Une véritable leçon de vie
Ce film nous ouvre les yeux sur la vie de nombreuses personnes qui pourtant nous entourent mais dont nous n’avons pas forcément assez partagé le quotidien pour se rendre compte de toute l’ampleur de la situation. On découvre qu’être handicapé, ce n’est pas seulement ne plus pouvoir marcher sur ses 2 jambes… C’est ne plus pouvoir aller aux toilettes, se faire doucher, être nourri, habillé, voir le regard des autres changer.

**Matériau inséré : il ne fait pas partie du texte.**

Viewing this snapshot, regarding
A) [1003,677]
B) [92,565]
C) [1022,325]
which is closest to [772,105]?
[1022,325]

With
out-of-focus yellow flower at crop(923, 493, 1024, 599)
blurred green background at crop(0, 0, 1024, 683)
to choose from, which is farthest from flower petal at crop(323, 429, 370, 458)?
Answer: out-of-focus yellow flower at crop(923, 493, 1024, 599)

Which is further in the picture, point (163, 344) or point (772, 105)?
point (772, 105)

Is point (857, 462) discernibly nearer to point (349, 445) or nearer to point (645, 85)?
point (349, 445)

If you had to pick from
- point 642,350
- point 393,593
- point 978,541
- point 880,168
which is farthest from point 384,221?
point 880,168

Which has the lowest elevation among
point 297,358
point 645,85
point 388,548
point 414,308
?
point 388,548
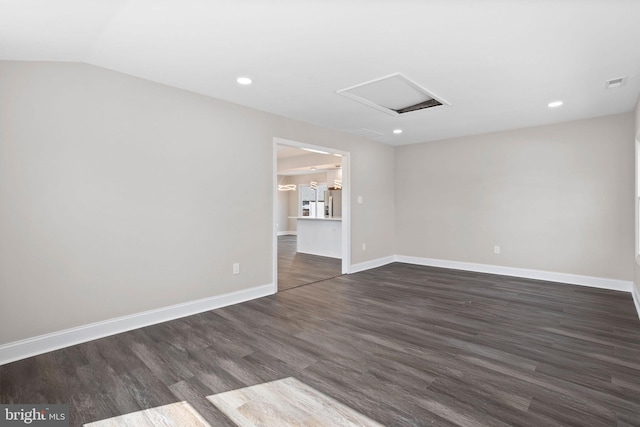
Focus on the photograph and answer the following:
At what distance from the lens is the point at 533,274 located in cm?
481

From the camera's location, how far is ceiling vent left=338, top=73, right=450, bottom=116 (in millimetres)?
3018

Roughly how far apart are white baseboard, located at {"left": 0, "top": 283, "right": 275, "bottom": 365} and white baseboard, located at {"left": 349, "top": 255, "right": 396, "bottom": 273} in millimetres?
2123

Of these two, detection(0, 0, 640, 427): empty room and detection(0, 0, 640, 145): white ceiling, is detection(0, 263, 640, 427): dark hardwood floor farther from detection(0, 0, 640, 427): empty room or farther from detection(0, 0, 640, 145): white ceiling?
detection(0, 0, 640, 145): white ceiling

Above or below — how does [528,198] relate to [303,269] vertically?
above

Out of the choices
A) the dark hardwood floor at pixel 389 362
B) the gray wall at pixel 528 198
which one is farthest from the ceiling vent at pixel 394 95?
the dark hardwood floor at pixel 389 362

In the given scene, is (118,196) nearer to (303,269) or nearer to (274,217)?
(274,217)

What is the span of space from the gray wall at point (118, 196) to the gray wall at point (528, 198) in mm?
3325

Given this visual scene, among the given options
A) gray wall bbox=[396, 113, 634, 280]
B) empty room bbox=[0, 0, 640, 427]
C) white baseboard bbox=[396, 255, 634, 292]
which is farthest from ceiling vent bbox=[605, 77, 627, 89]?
white baseboard bbox=[396, 255, 634, 292]

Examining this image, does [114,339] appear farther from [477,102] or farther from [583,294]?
[583,294]

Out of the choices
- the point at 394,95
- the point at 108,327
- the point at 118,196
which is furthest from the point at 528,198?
the point at 108,327

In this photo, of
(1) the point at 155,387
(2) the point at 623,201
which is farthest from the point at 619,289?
(1) the point at 155,387

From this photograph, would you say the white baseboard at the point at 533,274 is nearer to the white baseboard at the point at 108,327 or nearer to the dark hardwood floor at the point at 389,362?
the dark hardwood floor at the point at 389,362

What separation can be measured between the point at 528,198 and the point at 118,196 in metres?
5.50

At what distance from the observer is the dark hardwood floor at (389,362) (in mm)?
1766
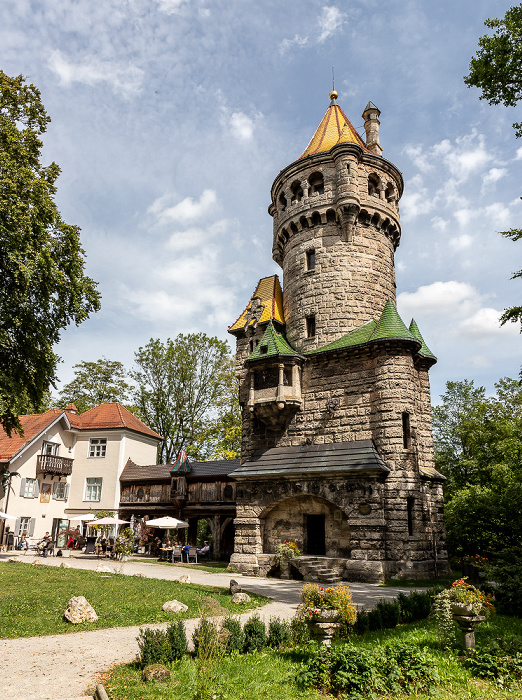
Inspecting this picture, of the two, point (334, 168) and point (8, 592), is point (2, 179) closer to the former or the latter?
point (8, 592)

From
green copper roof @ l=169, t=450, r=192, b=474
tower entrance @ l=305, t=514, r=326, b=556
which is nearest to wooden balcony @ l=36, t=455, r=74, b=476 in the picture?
green copper roof @ l=169, t=450, r=192, b=474

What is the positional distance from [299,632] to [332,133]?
25.5m

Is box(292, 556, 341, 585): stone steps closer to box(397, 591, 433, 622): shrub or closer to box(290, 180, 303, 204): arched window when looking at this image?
box(397, 591, 433, 622): shrub

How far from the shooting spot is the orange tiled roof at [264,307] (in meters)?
25.9

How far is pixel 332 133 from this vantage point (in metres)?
27.8

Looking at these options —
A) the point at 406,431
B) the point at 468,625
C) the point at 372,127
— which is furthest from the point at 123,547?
the point at 372,127

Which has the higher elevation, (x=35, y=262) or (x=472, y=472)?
(x=35, y=262)

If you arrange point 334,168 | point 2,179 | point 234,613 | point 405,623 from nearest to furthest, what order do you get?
point 405,623, point 234,613, point 2,179, point 334,168

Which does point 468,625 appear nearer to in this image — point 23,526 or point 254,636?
point 254,636

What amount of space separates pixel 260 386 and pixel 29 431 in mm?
18282

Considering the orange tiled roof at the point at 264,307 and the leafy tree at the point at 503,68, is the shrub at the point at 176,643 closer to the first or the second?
the leafy tree at the point at 503,68

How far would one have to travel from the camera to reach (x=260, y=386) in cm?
2305

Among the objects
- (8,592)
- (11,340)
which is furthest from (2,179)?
(8,592)

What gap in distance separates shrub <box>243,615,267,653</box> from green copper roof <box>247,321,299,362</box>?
14459 mm
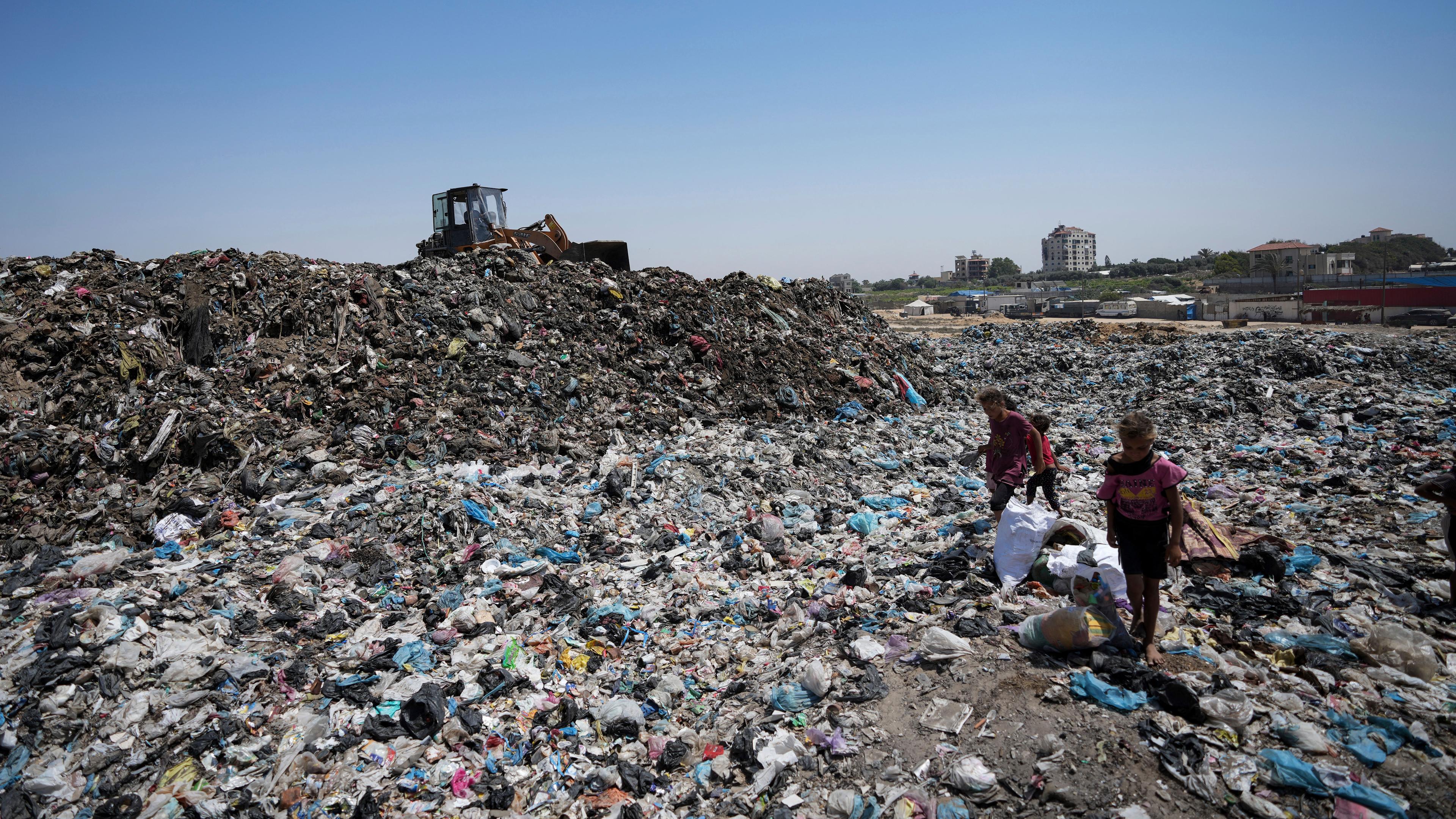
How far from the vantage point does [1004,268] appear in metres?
104

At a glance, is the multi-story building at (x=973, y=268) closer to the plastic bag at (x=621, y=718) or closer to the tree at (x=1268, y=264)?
the tree at (x=1268, y=264)

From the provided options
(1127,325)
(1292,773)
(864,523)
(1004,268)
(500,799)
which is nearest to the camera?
(1292,773)

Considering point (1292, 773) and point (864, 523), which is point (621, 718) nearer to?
point (1292, 773)

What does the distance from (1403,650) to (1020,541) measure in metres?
1.73

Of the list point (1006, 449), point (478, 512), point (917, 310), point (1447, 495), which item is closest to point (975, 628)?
point (1006, 449)

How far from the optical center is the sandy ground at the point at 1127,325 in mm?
22297

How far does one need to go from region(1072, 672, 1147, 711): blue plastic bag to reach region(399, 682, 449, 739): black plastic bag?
3047mm

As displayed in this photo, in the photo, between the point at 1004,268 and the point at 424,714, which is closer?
the point at 424,714

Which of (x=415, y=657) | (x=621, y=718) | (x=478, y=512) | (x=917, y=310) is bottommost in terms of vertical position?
(x=621, y=718)

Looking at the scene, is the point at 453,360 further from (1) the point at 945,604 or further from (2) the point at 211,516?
(1) the point at 945,604

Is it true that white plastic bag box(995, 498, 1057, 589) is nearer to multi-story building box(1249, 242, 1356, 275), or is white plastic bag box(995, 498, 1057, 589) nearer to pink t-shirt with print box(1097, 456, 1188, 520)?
pink t-shirt with print box(1097, 456, 1188, 520)

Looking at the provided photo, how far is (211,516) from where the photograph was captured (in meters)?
5.95

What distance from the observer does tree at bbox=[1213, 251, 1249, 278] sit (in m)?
60.8

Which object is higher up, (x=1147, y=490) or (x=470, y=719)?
(x=1147, y=490)
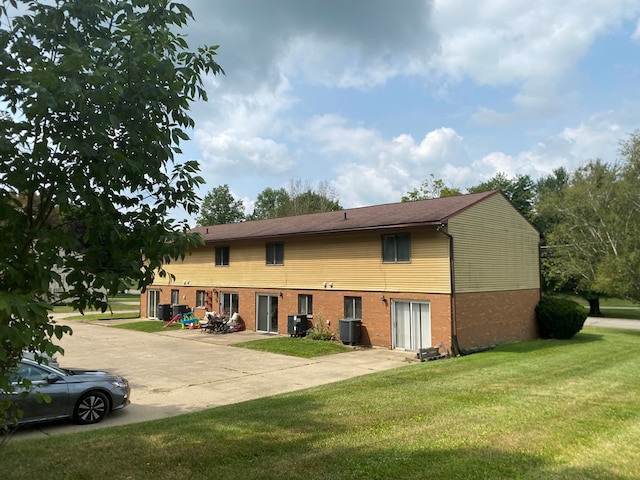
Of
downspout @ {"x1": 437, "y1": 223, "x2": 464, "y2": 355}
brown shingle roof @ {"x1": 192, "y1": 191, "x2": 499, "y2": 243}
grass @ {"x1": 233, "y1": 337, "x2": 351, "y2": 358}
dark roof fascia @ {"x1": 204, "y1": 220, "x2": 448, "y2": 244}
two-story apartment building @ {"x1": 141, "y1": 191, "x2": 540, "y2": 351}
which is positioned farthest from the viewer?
brown shingle roof @ {"x1": 192, "y1": 191, "x2": 499, "y2": 243}

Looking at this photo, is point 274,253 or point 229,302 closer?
point 274,253

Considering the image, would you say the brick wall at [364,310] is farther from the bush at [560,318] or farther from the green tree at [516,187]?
the green tree at [516,187]

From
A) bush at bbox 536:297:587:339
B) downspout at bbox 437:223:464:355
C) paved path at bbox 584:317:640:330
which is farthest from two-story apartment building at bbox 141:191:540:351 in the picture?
paved path at bbox 584:317:640:330

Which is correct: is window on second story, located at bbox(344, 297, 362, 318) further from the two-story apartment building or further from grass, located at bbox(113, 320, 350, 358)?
grass, located at bbox(113, 320, 350, 358)

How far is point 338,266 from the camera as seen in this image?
75.3 feet

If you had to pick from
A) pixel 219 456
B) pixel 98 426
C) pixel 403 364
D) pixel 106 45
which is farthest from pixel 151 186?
pixel 403 364

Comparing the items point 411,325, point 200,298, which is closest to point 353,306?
point 411,325

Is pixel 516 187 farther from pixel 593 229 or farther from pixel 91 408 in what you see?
pixel 91 408

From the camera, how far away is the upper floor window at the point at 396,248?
20.5 m

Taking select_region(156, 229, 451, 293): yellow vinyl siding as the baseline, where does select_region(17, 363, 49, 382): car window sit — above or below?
below

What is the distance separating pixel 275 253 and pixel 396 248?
7.92m

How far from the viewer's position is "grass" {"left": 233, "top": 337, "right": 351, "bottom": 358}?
63.6 ft

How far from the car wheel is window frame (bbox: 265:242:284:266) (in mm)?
15917

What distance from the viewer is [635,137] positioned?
98.4 feet
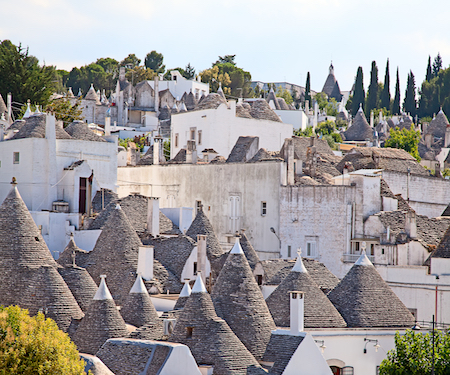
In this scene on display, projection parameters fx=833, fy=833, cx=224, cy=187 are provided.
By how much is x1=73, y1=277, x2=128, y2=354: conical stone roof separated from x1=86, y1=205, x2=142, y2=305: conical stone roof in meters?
4.36

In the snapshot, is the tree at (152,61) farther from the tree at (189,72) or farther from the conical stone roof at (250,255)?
the conical stone roof at (250,255)

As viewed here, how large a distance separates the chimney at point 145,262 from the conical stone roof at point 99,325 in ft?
19.9

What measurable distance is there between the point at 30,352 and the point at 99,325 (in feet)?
24.8

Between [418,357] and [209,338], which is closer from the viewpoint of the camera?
[209,338]

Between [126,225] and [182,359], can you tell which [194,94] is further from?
[182,359]

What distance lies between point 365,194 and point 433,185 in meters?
11.5

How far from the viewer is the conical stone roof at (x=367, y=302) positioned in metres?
31.4

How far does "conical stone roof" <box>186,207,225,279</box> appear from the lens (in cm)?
3703

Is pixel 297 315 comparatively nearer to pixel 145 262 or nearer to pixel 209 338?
pixel 209 338

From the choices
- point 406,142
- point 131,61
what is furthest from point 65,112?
point 131,61

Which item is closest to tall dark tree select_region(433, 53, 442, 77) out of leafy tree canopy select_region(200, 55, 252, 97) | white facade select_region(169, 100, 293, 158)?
leafy tree canopy select_region(200, 55, 252, 97)

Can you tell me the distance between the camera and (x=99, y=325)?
2698cm

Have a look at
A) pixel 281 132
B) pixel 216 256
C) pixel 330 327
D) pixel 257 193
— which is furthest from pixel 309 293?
pixel 281 132

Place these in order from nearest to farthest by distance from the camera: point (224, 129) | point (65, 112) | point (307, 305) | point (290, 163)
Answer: point (307, 305) → point (290, 163) → point (65, 112) → point (224, 129)
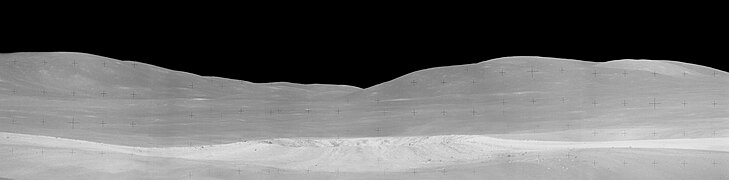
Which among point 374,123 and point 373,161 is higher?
point 374,123

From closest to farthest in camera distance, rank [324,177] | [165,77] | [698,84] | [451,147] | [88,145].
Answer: [324,177] → [88,145] → [451,147] → [698,84] → [165,77]

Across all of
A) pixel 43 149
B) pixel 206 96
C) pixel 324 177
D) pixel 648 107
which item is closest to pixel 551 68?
pixel 648 107

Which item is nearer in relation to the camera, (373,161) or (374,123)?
(373,161)

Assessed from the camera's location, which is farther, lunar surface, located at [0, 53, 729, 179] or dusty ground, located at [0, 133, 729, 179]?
lunar surface, located at [0, 53, 729, 179]

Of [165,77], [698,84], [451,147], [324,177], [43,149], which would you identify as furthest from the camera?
[165,77]

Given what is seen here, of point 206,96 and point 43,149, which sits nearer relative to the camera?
point 43,149

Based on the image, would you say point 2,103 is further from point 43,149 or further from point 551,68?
point 551,68

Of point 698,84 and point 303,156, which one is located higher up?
point 698,84

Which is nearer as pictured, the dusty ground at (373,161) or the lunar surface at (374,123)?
the dusty ground at (373,161)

Ce qu’il y a d’encore plus beau, c’est que les patients eux-mêmes relativisent leur situation en se disant que d’autres ont des handicaps encore plus prononcés ou des situations personnelles plus délicates. Ils pensent également à leurs familles, leurs amis et tentent de les préserver. Devant tant de sagesse, nous ne pouvons que relativiser nos petits problèmes du quotidien.
Patients est un appel à la tolérance, un hymne à la pureté des relations humaines, une invitation à la solidarité, un hommage au personnel soignant et enfin un modèle de force. Après ces 2 heures passées en immersion avec ces patients, le mot « handicapé » n’inspire plus de la compassion mais un profond respect. Dans cette quête de la vie, les handicapés sont sans aucun doute les plus grands des guerriers.